==== LISTED ENTRIES ====
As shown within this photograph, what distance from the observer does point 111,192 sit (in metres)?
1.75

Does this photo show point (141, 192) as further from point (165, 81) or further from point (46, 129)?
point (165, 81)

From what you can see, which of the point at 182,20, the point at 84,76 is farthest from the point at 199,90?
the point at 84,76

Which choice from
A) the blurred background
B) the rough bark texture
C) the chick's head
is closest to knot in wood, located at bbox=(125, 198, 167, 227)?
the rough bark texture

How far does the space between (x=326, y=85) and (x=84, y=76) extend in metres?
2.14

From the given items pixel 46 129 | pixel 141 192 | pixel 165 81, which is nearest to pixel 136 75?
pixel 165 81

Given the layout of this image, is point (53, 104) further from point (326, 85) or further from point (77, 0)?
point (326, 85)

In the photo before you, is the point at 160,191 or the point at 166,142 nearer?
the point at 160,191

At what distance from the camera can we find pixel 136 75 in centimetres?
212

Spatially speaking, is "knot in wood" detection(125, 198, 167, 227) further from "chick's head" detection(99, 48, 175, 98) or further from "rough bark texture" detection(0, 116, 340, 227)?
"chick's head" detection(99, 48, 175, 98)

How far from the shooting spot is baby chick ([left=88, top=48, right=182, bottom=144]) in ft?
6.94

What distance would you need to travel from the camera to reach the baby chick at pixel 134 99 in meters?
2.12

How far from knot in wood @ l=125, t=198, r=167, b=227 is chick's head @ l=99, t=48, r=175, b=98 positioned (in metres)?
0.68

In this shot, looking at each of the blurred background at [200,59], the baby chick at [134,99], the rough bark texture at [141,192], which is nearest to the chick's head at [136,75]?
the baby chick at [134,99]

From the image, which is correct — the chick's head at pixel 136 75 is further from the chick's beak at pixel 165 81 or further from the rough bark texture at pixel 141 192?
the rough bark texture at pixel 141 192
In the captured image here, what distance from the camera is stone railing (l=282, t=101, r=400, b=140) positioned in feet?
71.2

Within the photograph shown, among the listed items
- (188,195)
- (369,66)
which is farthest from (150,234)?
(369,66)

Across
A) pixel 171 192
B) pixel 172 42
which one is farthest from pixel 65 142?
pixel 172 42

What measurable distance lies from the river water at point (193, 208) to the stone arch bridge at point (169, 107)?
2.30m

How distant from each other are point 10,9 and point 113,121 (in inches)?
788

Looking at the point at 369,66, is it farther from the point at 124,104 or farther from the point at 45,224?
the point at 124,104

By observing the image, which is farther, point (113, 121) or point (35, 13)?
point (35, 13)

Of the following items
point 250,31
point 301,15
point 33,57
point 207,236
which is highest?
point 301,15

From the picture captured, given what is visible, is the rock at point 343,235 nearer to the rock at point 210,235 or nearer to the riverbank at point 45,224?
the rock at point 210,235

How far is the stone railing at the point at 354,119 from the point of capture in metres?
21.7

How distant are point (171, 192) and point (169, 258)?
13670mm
====
Copy all the records above exactly, missing none.

As shown within this photograph, what distance from the observer does point 111,192 sit (in metres)?
1.75

Does this photo show point (141, 192) as further from point (165, 81) or further from point (46, 129)?
point (165, 81)

From what you can see, which of the point at 182,20, the point at 84,76 is farthest from the point at 199,90?
the point at 84,76

Which choice from
A) the blurred background
B) the rough bark texture
C) the chick's head
is closest to knot in wood, located at bbox=(125, 198, 167, 227)?
the rough bark texture

How far does the space between (x=326, y=85) and (x=84, y=76) extend in metres?
2.14

From the given items pixel 46 129 | pixel 141 192 | pixel 165 81, which is nearest to pixel 136 75?
pixel 165 81

Given the layout of this image, is point (53, 104) further from point (326, 85) or further from point (77, 0)?
point (326, 85)

In the photo before you, is the point at 160,191 or the point at 166,142 nearer?
the point at 160,191

At what distance from the camera can we find pixel 136 75 in centimetres?
212

Spatially speaking, is "knot in wood" detection(125, 198, 167, 227) further from "chick's head" detection(99, 48, 175, 98) or further from "rough bark texture" detection(0, 116, 340, 227)?
"chick's head" detection(99, 48, 175, 98)

How far from the shooting spot is baby chick ([left=88, top=48, right=182, bottom=144]) in ft?
6.94

What distance would you need to travel from the camera to reach the baby chick at pixel 134 99 in meters?
2.12

How far from knot in wood @ l=125, t=198, r=167, b=227 is chick's head @ l=99, t=48, r=175, b=98 positioned (in metres)?
0.68

In this shot, looking at each of the blurred background at [200,59], the baby chick at [134,99], the rough bark texture at [141,192], which is nearest to the chick's head at [136,75]?
the baby chick at [134,99]

From the image, which is correct — the chick's head at pixel 136 75 is further from the chick's beak at pixel 165 81 or further from the rough bark texture at pixel 141 192?
the rough bark texture at pixel 141 192
In the captured image here, what distance from the camera is stone railing (l=282, t=101, r=400, b=140) positioned in feet?
71.2

Within the photograph shown, among the listed items
- (188,195)
- (369,66)
which is farthest from (150,234)?
(369,66)

Across
A) pixel 171 192
B) pixel 172 42
which one is farthest from pixel 65 142?
pixel 172 42

What measurable distance lies from the river water at point (193, 208) to the stone arch bridge at point (169, 107)?
2.30m

How distant from each other are point 10,9 and point 113,121 (in inches)?
788

Looking at the point at 369,66, is it farther from the point at 124,104 or farther from the point at 45,224?
the point at 124,104

By observing the image, which is farther, point (113, 121) or point (35, 13)?
point (35, 13)

Of the following items
point 250,31
point 301,15
point 33,57
point 207,236
which is highest?
point 301,15

From the picture captured, given what is visible, is the rock at point 343,235 nearer to the rock at point 210,235 or nearer to the riverbank at point 45,224?
the rock at point 210,235

How far is the stone railing at the point at 354,119 from the point of capture in metres?
21.7

How distant are point (171, 192) and point (169, 258)?
13670mm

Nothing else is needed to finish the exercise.